Chimera Station Review

Image courtesy of: oddbod @BoardGameGeek.

In Chimera Station, a game by Tasty Minstrel Games, you are a building supervisor at the construction of a space station. You send a group of alien creatures to work to expand the space station with useful rooms. Every alien employee can perform one action each round. At the beginning of the game, the number of actions you can carry out is fairly limited, but because every room on the space station also offers a new action option, the number of possible actions during the game increases rapidly.

There are many different actions, but the most important one is the action with which you build a new room on the space station. You pay money for this and then you can install the room. Each new room immediately yields points. In addition, you always get something extra, namely what is depicted on the board on the field you are building on. This can be anything from money, food and points to the possibility of activating an adjacent tile or being allowed to recall a previously placed alien employee. After you have built the room, you can also immediately carry out the corresponding action. There are forty different spaces that you can build, each with their own actions.

With some actions you can gather new body parts for your employees to make them work more efficiently. Tentacles help collect money, food and body parts and brains make you smarter so you score more points. Every alien can be expanded with a maximum of 2 body parts.

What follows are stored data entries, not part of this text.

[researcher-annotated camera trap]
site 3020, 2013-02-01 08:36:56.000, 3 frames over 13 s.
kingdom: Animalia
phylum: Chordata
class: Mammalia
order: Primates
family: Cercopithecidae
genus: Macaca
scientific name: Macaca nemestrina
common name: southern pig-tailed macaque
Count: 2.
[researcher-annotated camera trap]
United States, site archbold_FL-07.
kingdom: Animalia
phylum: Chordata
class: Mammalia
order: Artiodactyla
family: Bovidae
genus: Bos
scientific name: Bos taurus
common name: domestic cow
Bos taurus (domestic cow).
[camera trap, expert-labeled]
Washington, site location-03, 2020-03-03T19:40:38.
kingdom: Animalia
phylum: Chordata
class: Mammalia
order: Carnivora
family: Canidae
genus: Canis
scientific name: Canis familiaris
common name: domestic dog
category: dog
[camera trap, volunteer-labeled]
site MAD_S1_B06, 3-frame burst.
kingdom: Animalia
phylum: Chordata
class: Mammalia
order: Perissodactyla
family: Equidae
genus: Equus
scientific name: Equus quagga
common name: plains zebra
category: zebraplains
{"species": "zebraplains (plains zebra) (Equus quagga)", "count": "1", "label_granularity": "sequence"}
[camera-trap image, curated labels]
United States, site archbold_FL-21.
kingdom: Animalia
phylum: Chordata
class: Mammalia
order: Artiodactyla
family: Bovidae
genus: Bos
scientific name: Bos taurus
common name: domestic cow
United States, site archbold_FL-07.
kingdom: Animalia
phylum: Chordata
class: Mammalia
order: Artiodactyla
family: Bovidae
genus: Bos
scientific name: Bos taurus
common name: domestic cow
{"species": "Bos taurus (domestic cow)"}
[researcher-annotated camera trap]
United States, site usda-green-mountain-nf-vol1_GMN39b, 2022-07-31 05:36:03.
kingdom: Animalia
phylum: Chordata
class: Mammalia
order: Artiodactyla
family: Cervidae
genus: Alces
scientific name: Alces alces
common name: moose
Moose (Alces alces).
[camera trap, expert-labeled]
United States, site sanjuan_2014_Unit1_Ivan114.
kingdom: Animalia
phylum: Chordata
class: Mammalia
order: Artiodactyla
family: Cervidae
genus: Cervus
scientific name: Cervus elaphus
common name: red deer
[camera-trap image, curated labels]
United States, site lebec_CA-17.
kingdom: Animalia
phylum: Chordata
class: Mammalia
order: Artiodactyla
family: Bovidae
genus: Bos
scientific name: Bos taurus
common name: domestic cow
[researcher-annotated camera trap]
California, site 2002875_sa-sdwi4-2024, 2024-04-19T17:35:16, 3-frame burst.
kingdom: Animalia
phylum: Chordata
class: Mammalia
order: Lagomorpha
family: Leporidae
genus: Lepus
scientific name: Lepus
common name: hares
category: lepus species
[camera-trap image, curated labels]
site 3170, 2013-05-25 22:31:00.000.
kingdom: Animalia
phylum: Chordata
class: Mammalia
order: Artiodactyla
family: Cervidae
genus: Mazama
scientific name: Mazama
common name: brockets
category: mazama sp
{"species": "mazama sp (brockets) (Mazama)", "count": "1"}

Of course, the alien workers do not work on an empty stomach. At the end of the round they have to be fed with a hamburger. Only alien workers which are given an extra plant-hand, do not need to be fed but just snack from themselves (and if he has two plant-hands, then two colleagues can also eat with him).

After 5 rounds, the game ends. All points you have collected during the game are counted and the player with the most points wins the game.

Conclusion: Chimera Station too simple?

I find Chimera Station a difficult game to rate. On the one hand, it is a simple game (placing a token, performing action) that also looks beautiful. At the beginning of the game everything goes smoothly. It is really nice to think that you can physically expand your workers for extra possibilities. There is also a lot of humor in the names of the rooms that you can build. So you can go to a Shady Restaurant where you can exchange a body part for food or the Think Tank for an extra set of brains.

But on the other hand the game has a lot of different actions so you will have to regularly dive into the rules to see what exactly happens. And the further you get into the game, the more rooms are built and the more actions you have to choose and remember. This really takes the speed out of the game. The more often you play, the faster it goes, but certainly the first time you can certainly add an hour to the playing time indicated on the box. Then the game actually takes just too long.